CHARACTERIZATION AND ENHANCEMENT OF PLANT RESISTANCE TO WATER-DEFICIT AND THERMAL STRESSES
Location: Plant Stress and Germplasm Development Research
Title: Primed acclimation of cultivated peanut (Arachis hypogaea L.) through the use of deficit irrigation timed to crop developmental periods.
Submitted to: Agricultural Water Management
Publication Type: Peer Reviewed Journal
Publication Acceptance Date: June 27, 2012
Publication Date: August 2, 2012
Citation: owland, D., Faircloth, W., Payton, P.R., Tissue, D., Ferrell, J., Sorensen, R.B., Butts, C.L. 2012. Primed acclimation of cultivated peanut (Arachis hypogaea L.) through the use of deficit irrigation timed to crop developmental periods. Agricultural Water Management. 113:85-95.
Interpretive Summary: Efficient irrigation scheduling is the primary concern for producers in water-limited regions, which now include the majority of U.S. production areas. Creative, field-based approaches are needed to address this issue. Stress “memory” or acclimation is a well-known phenomenon in plants. Recently, we incorporated the acclimation response into a regulated deficit-irrigation production model where water deficits are managed during key growth stages to induce physiological and morphology changes in the crop and save water. Here, we tested the effects of regulated deficit irrigation on crop development and yield in a large-scale peanut field trial. Our primary goal is to identify key response times for peanut in order to develop alternative irrigation schedules that maximizes peanut yield and grade while reducing water consumption. The environmental conditions, primarily precipitation patterns were dramatically different for the growing years tested and those conditions resulted in significant differences in yield between the two growing years. However, in both years, early season deficit irrigation treatments lasting 45 days showed equal or numerically greater yields than the fully irrigated controls. One possible mechanism for the early season deficit acclimation is increased root growth during this phase of development which allows for enhanced water uptake at depth during late season growth when transpirational water demand peaks. These results indicate that by using mild to moderate water stress timed to certain developmental stages has the potential to improve agronomic water-use efficiency and could be an important strategy for maintaining production in this region of the U.S. hit hard by drought and decreasing water supplies. Additional research on stress timing and more importantly, accurate measurement of stress, is needed to refine this approach.
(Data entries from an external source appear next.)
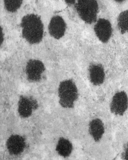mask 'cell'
<instances>
[{
    "label": "cell",
    "instance_id": "1",
    "mask_svg": "<svg viewBox=\"0 0 128 160\" xmlns=\"http://www.w3.org/2000/svg\"><path fill=\"white\" fill-rule=\"evenodd\" d=\"M21 26L23 37L30 44H38L42 40L44 26L37 15L30 14L24 16L22 19Z\"/></svg>",
    "mask_w": 128,
    "mask_h": 160
},
{
    "label": "cell",
    "instance_id": "2",
    "mask_svg": "<svg viewBox=\"0 0 128 160\" xmlns=\"http://www.w3.org/2000/svg\"><path fill=\"white\" fill-rule=\"evenodd\" d=\"M58 94L59 102L62 107L73 108L74 102L78 98V92L76 84L72 80H65L60 83Z\"/></svg>",
    "mask_w": 128,
    "mask_h": 160
},
{
    "label": "cell",
    "instance_id": "3",
    "mask_svg": "<svg viewBox=\"0 0 128 160\" xmlns=\"http://www.w3.org/2000/svg\"><path fill=\"white\" fill-rule=\"evenodd\" d=\"M75 7L79 16L86 23L97 21L99 7L96 0H78Z\"/></svg>",
    "mask_w": 128,
    "mask_h": 160
},
{
    "label": "cell",
    "instance_id": "4",
    "mask_svg": "<svg viewBox=\"0 0 128 160\" xmlns=\"http://www.w3.org/2000/svg\"><path fill=\"white\" fill-rule=\"evenodd\" d=\"M128 107V98L125 92L121 91L115 93L110 103L111 112L116 115L122 116L127 110Z\"/></svg>",
    "mask_w": 128,
    "mask_h": 160
},
{
    "label": "cell",
    "instance_id": "5",
    "mask_svg": "<svg viewBox=\"0 0 128 160\" xmlns=\"http://www.w3.org/2000/svg\"><path fill=\"white\" fill-rule=\"evenodd\" d=\"M94 31L99 40L103 43H106L108 42L111 37L112 26L108 20L100 18L95 24Z\"/></svg>",
    "mask_w": 128,
    "mask_h": 160
},
{
    "label": "cell",
    "instance_id": "6",
    "mask_svg": "<svg viewBox=\"0 0 128 160\" xmlns=\"http://www.w3.org/2000/svg\"><path fill=\"white\" fill-rule=\"evenodd\" d=\"M45 70L44 65L42 62L35 59L30 60L26 69L28 80L32 82H38L41 79V74Z\"/></svg>",
    "mask_w": 128,
    "mask_h": 160
},
{
    "label": "cell",
    "instance_id": "7",
    "mask_svg": "<svg viewBox=\"0 0 128 160\" xmlns=\"http://www.w3.org/2000/svg\"><path fill=\"white\" fill-rule=\"evenodd\" d=\"M38 107L37 101L33 97L20 96L18 103V112L22 117H29L32 114L33 111Z\"/></svg>",
    "mask_w": 128,
    "mask_h": 160
},
{
    "label": "cell",
    "instance_id": "8",
    "mask_svg": "<svg viewBox=\"0 0 128 160\" xmlns=\"http://www.w3.org/2000/svg\"><path fill=\"white\" fill-rule=\"evenodd\" d=\"M66 25L61 17L54 16L51 20L49 26L50 35L54 38L59 39L64 35Z\"/></svg>",
    "mask_w": 128,
    "mask_h": 160
},
{
    "label": "cell",
    "instance_id": "9",
    "mask_svg": "<svg viewBox=\"0 0 128 160\" xmlns=\"http://www.w3.org/2000/svg\"><path fill=\"white\" fill-rule=\"evenodd\" d=\"M6 145L11 155H19L25 148V139L19 135H12L7 140Z\"/></svg>",
    "mask_w": 128,
    "mask_h": 160
},
{
    "label": "cell",
    "instance_id": "10",
    "mask_svg": "<svg viewBox=\"0 0 128 160\" xmlns=\"http://www.w3.org/2000/svg\"><path fill=\"white\" fill-rule=\"evenodd\" d=\"M89 74L90 80L94 85H100L104 82L105 73L102 65L99 64H92L89 67Z\"/></svg>",
    "mask_w": 128,
    "mask_h": 160
},
{
    "label": "cell",
    "instance_id": "11",
    "mask_svg": "<svg viewBox=\"0 0 128 160\" xmlns=\"http://www.w3.org/2000/svg\"><path fill=\"white\" fill-rule=\"evenodd\" d=\"M89 132L96 142L100 141L105 132L104 124L98 118L92 120L89 125Z\"/></svg>",
    "mask_w": 128,
    "mask_h": 160
},
{
    "label": "cell",
    "instance_id": "12",
    "mask_svg": "<svg viewBox=\"0 0 128 160\" xmlns=\"http://www.w3.org/2000/svg\"><path fill=\"white\" fill-rule=\"evenodd\" d=\"M72 150V144L69 141L63 138L59 139L56 150L60 155L65 158L69 157Z\"/></svg>",
    "mask_w": 128,
    "mask_h": 160
},
{
    "label": "cell",
    "instance_id": "13",
    "mask_svg": "<svg viewBox=\"0 0 128 160\" xmlns=\"http://www.w3.org/2000/svg\"><path fill=\"white\" fill-rule=\"evenodd\" d=\"M118 27L122 34L128 32V10L122 12L118 16Z\"/></svg>",
    "mask_w": 128,
    "mask_h": 160
},
{
    "label": "cell",
    "instance_id": "14",
    "mask_svg": "<svg viewBox=\"0 0 128 160\" xmlns=\"http://www.w3.org/2000/svg\"><path fill=\"white\" fill-rule=\"evenodd\" d=\"M23 0H4L5 7L9 12H16L21 6Z\"/></svg>",
    "mask_w": 128,
    "mask_h": 160
},
{
    "label": "cell",
    "instance_id": "15",
    "mask_svg": "<svg viewBox=\"0 0 128 160\" xmlns=\"http://www.w3.org/2000/svg\"><path fill=\"white\" fill-rule=\"evenodd\" d=\"M124 159L128 160V143L125 146L123 154Z\"/></svg>",
    "mask_w": 128,
    "mask_h": 160
},
{
    "label": "cell",
    "instance_id": "16",
    "mask_svg": "<svg viewBox=\"0 0 128 160\" xmlns=\"http://www.w3.org/2000/svg\"><path fill=\"white\" fill-rule=\"evenodd\" d=\"M76 1V0H64L65 3L69 5L74 4Z\"/></svg>",
    "mask_w": 128,
    "mask_h": 160
},
{
    "label": "cell",
    "instance_id": "17",
    "mask_svg": "<svg viewBox=\"0 0 128 160\" xmlns=\"http://www.w3.org/2000/svg\"><path fill=\"white\" fill-rule=\"evenodd\" d=\"M3 41V31H2V29H1V44H2Z\"/></svg>",
    "mask_w": 128,
    "mask_h": 160
},
{
    "label": "cell",
    "instance_id": "18",
    "mask_svg": "<svg viewBox=\"0 0 128 160\" xmlns=\"http://www.w3.org/2000/svg\"><path fill=\"white\" fill-rule=\"evenodd\" d=\"M116 2L118 3H121L123 2L124 1H125V0H115Z\"/></svg>",
    "mask_w": 128,
    "mask_h": 160
}]
</instances>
Water-deficits and high temperatures are primary factors limiting peanut production across the U.S., either because of regional aridity or untimely rainfall events during the growing season. In the southern High Plains of west Texas and eastern New Mexico, low natural rainfall (450 mm) necessitates the use of significant irrigation in production systems. To develop irrigation schemes that maximize peanut production in this environment while reducing overall water consumption, a large-scale field experiment was established in 2005 and 2006 using differing rates of irrigation (50%, 75%, and 100% of grower applied irrigation) timed to different periods of peanut development (early, middle, and late season). The overall objective was to develop alternative irrigation schedules that maximized peanut yield and grade while reducing water consumption by timing deficits to specific crop developmental periods. Precipitation patterns and ambient temperatures showed greater stress levels in 2006 which likely reduced yields across all treatments in comparison to 2005. While yields were reduced 10% and 26% in both 2005 and 2006, respectively, in the 50% irrigation lasting full season in comparison to the fully irrigated treatment, early season drought treatments lasting 45 days in both years showed equal or numerically greater yields than the fully irrigated controls. Additional crop measurements in 2006 indicated that overall crop health was maintained as measured by NDVI in the 75% deficit treatment. Additionally, root growth was enhanced in the 50% treatment, lending evidence for possible mechanisms whereby the crop compensated for reduced water levels while being able to maintain yields in comparison to the fully irrigated treatment. These results indicate that by using mild to moderate water stress timed to certain developmental stages has the potential to improve agronomic water-use efficiency and could be an important strategy for maintaining production in this region of the U.S. hit hard by drought and decreasing water supplies.